● **Quoted passage**:
↓↓↓
# Book Lights... for Kindle 2



## RoxyLyz (Aug 11, 2009)

I just ordered a Mizivu Sleek cover for my K2, which of these light is more convenient
for me and where should I clip it??

PocketFlex LED Book Light 









TravelFlex LED Book Light 









XtraFlex 2 LED Light 









Can't decide..... 

-Sasha


----------



## drenee (Nov 11, 2008)

The Travelflex light will work well with the Sleek cover.  When you open the cover and fold back there is a place to clip a light.  It works well for me.
deb


----------



## DawnOfChaos (Nov 12, 2008)

I have the xtraflex 2 light.  When you fold the top cover back there is a little hole where the powerbutton is.  You can slide it in there.


----------



## RoxyLyz (Aug 11, 2009)

Thank you for you suggestions.

Does anybody have the first light posted?

-Sasha


----------



## egh34 (Jan 11, 2009)

I like the first one because it looks like the bulb comes out the end, rather than the side (thinking it might reduce glare). I have the 3rd one, and I get a lot of glare, that drives me crazy...


----------



## MonaSW (Nov 16, 2008)

I have the first one and I keep it in the front pocket of my Borsa Bella bag. Haven't used it much, but it's there if I need it.


----------



## kindlevixen (Jan 13, 2009)

I don't have the cover you mentioned, but I love my mightybright. If it isn't position right I do get glare... but I have found that to be true of all lights.  I just make sure its not too close to the screen and angled a bit and have no glare issues.  It is a powerful light, I rarely use both LEDs on it unless my batteries are low.


----------



## F1Wild (Jun 15, 2009)

I use the XtraFlex 2 LED Light every night and love it.  It slips in along the side of the cover and is the perfect fit for me.  I start out with the lowest light setting then after the batteries run down a bit (and the light dims) I switch to the "brighter" setting for the duration of that battery. 

I would love, even more, if this light's clip was as slim as the new M-Edge one.


----------



## ak rain (Nov 15, 2008)
↑↑↑
● **Problem description**:
Please copy the part of the book light thread that begins with the words containing "## egh34 (Jan" and ends with "(Nov 16, 2008)". Rely on the book light thread alone.

● **Data records**:
↓↓↓
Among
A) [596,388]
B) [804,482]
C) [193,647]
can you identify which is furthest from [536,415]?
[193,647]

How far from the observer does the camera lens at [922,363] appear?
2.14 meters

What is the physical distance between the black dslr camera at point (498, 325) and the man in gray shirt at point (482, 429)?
↑↑↑
↓↓↓
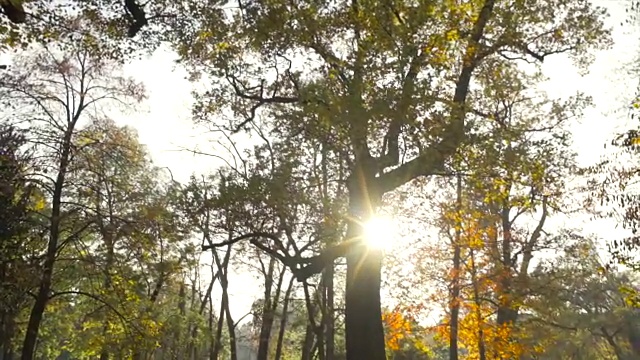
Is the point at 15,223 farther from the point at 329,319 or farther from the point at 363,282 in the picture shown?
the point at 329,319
↑↑↑
● **Answer for this exercise**:
## egh34 (Jan 11, 2009)

I like the first one because it looks like the bulb comes out the end, rather than the side (thinking it might reduce glare). I have the 3rd one, and I get a lot of glare, that drives me crazy...


----------



## MonaSW (Nov 16, 2008)